> **WHAT IS BEING ASKED**
Rewrite the records from the line that has "How far from" through the line that has "329 centimetres", replacing "pixel" with "point" and keeping everything else the same. Give only those lines.

> **DATA SECTION**
+++
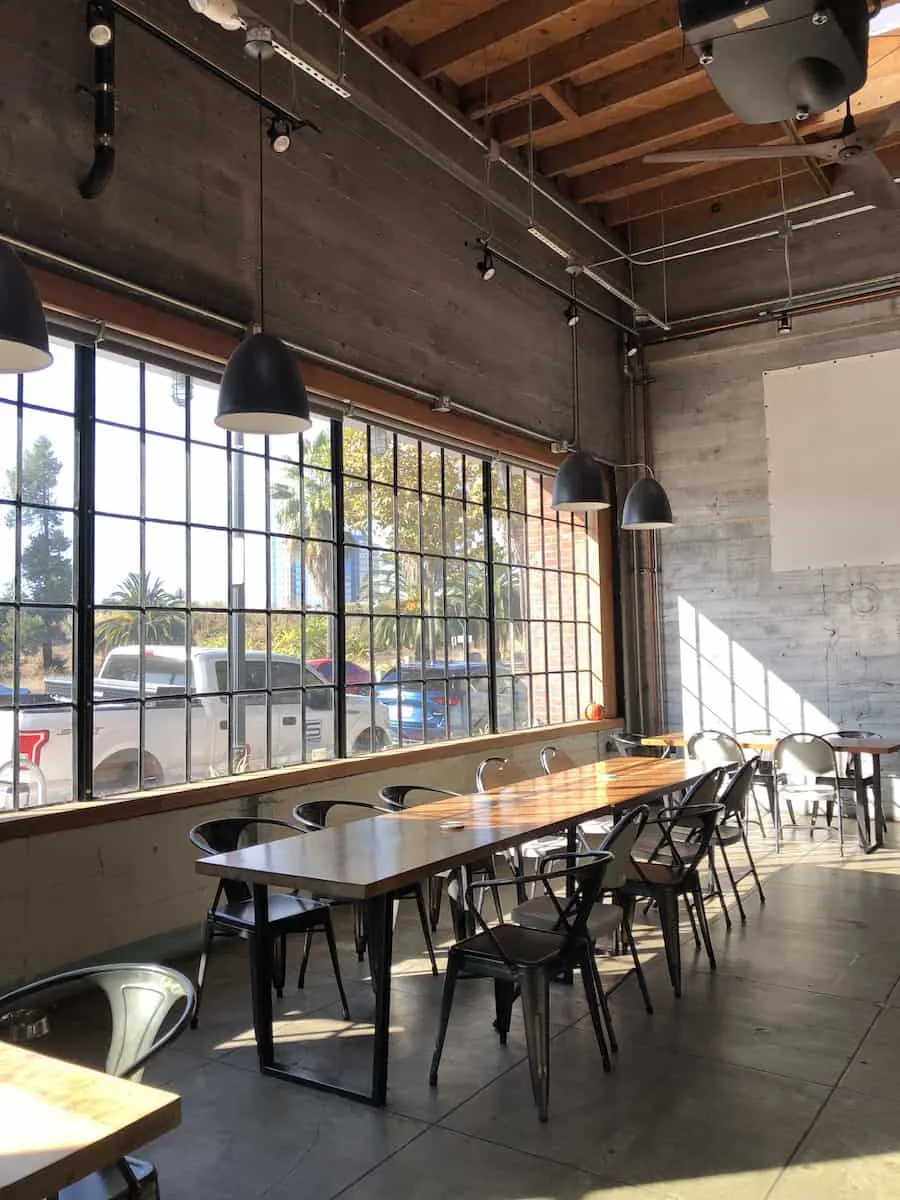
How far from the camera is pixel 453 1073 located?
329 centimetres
+++
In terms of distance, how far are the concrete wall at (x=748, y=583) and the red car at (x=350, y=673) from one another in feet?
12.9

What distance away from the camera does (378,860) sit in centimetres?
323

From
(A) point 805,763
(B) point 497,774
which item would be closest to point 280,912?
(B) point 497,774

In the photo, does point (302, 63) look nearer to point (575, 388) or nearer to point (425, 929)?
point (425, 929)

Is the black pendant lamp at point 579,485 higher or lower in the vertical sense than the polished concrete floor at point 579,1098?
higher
+++
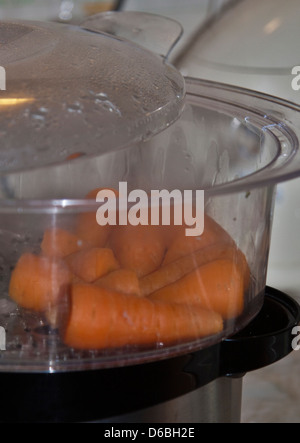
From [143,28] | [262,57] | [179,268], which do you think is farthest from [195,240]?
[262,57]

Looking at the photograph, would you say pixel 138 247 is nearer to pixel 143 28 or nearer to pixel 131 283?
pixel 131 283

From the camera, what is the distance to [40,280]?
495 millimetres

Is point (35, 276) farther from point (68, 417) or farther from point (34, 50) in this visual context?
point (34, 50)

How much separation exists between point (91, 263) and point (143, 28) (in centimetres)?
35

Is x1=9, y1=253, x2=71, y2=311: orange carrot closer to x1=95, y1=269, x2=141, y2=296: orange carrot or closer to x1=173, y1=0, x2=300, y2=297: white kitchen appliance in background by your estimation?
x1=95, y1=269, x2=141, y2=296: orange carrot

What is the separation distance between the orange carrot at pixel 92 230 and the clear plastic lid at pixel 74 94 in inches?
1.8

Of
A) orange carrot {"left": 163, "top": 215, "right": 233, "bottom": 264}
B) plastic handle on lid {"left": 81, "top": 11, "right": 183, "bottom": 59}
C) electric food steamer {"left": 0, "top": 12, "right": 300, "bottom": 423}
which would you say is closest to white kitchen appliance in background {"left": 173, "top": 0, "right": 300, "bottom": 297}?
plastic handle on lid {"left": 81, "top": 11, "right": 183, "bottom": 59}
+++
> **SOLUTION**
How far from the camera is point 453 1073 located?
329 centimetres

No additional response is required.